I am using BIC to tune a lasso estimation and select the features that will be used in further analysis. The data is quite large, and I have some prior domain knowledge on it, so I split it by several classes and do lasso on each individual class. Then I find that the class with large sample size would lead to a lower alpha, i.e. less regulation. I then realize (after reading this answer) this is a feature of AIC/BIC score because given its definition,
$$\operatorname{BIC}(\hat{\boldsymbol{\mu}})=\frac{\|\mathbf{y}-\hat{\boldsymbol{\mu}}\|^{2}}{\sigma^{2}}+\log (n) \widehat{d f}(\hat{\boldsymbol{\mu}})$$
when $n$ goes large, the first likelihood term would dominate the second term, and thus the AIC/BIC validation would choose more flexible model. This feature causes AIC/BIC validation select quite different models and features if two classes of my original data have large difference in sample size, and quite similar ones if two classes have similar sample sizes. The selected model for the largest class in my data have over 2000 non-zero coefficients, and the smallest one have only 200 or less.

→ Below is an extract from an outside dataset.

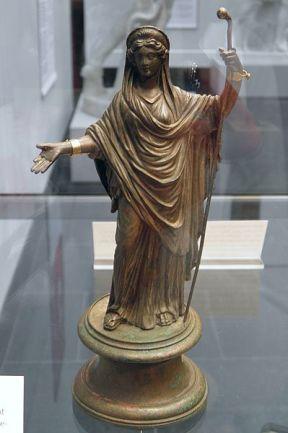 Bronze_statuette_of_Juno_Regina,_2nd_half_of_2nd_century_AD,_Staatliche_Antikensammlungen,_Munich_(8956810497)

I know that there are arguments (see e.g. this and this answer) that AIC/BIC should be used to select model given a certain sample, and that one should work on the whole sample but not split sample or do cross validation for an AIC/BIC based model selection. However my question is that the sample collection itself is an arbitrary activity. I can always have a choice on how many observations to collect before I even begin to think which statistic method I should use. Also in my case, I split my data based on my prior domain knowledge before I put them into any statistic models. Again this is ad-hoc. So it seems to me the "whole sample" concept itself is a false one. And therefore the sample size itself becomes a hyperparameter beyond the alpha in lasso.
I thus wonder how should I think about the relationship between sample size and AIC/BIC based model selection? Is there any methods to adjust for this sample difference in my case to make a balanced model selection (e.g. replacing $\log(n)$ to a more powerful term)? Or should I do or not do such an adjustment at all?